Fazia tempo que não nos víamos, nós que havíamos sido muito próximos nos tempos em que vivi na cidade pela primeira vez, idos dos 80.
Tivemos tempo para um café no Starbucks ali perto e marcamos jantar para a noite seguinte. Como não poderia deixar de ser, direto no Gigetto velho de guerra, ainda na Avanhandava, com aqueles pães maravilhosos de entrada em seu ambiente enorme e retrô, e repleto de boas histórias da Pauliceia Desvairada.
A certa altura da conversa, pães servidos, azeite e sal à mão, ele reclamou da nova namorada. Bem mais nova que ele, ainda beirando os 30, orgulhosa do mestrado e iniciando os movimentos para o doutorado. Ele não se conformava que ela, que gostava tanto de água com gás, nunca tivesse ouvido falar em Perrier. “Como é que essa mulher não conhece a francesinha verde?” – perguntou-me indignado. “Tem mestrado na USP e vai fazer doutorado por lá!” – emendou irritado.
Tentei ponderar utilizando a lógica dali mesmo da rua Avanhandava. Quem, nessa faixa de idade mais nova, tem idéia do que significou o Gigetto na história do teatro e da melhor boemia paulistana?

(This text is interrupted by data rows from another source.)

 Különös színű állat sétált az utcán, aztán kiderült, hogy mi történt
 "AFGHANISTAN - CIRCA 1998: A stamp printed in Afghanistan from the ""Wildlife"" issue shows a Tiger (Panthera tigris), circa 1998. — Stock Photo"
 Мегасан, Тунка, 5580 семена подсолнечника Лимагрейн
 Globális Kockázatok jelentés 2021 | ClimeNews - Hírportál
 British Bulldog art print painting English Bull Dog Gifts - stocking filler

Procurei relativizar a chateação do meu amigo me apoiando na mudança definitiva nos costumes, na forma atual de as pessoas se relacionarem com suas preferências. Para nossa geração, os endereços e as marcas dos velhos tempos, que ainda sobrevivem, são como santuários para onde sempre rumamos sem pestanejar. Talvez em busca de reviver certas felicidades adormecidas ou quase perdidas. As novas gerações têm outros interesses. Preferem se guiar apenas pelo que está bombando naquele exato momento. Sem esses nossos vínculos duradouros que provocam até dores de saudade.

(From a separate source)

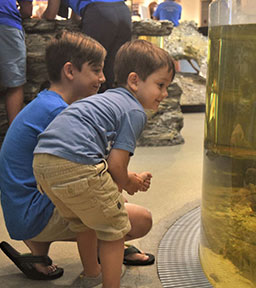 Children exploring the Environmental Learning Center at Rookery Bay Research Reserve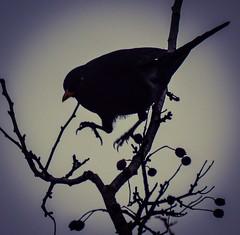 HolderBlackbird silloettes 8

“Como pode uma socióloga que se enche de títulos acadêmicos não compreender o cardápio, a decoração dos restaurantes e a própria rua Avanhandava como manifestação cultural fundamental de uma São Paulo cosmopolita?” – Afonso estava irredutível listando os pecadilhos da moça. “Esses meninos de hoje em dia não sabem nada de nada”.
Tentei contemporizar, lembrar a ele que nossa geração era movida por outros sentimentos, outras formas de encantamento. O sistema de comunicação era lento e romântico, muito diferente desse inferno midiático de hoje. Os ídolos do nosso tempo eram muito mais duradouros do que essas celebridades instantâneas e rarefeitas de agora, que nunca sabemos direito quem são.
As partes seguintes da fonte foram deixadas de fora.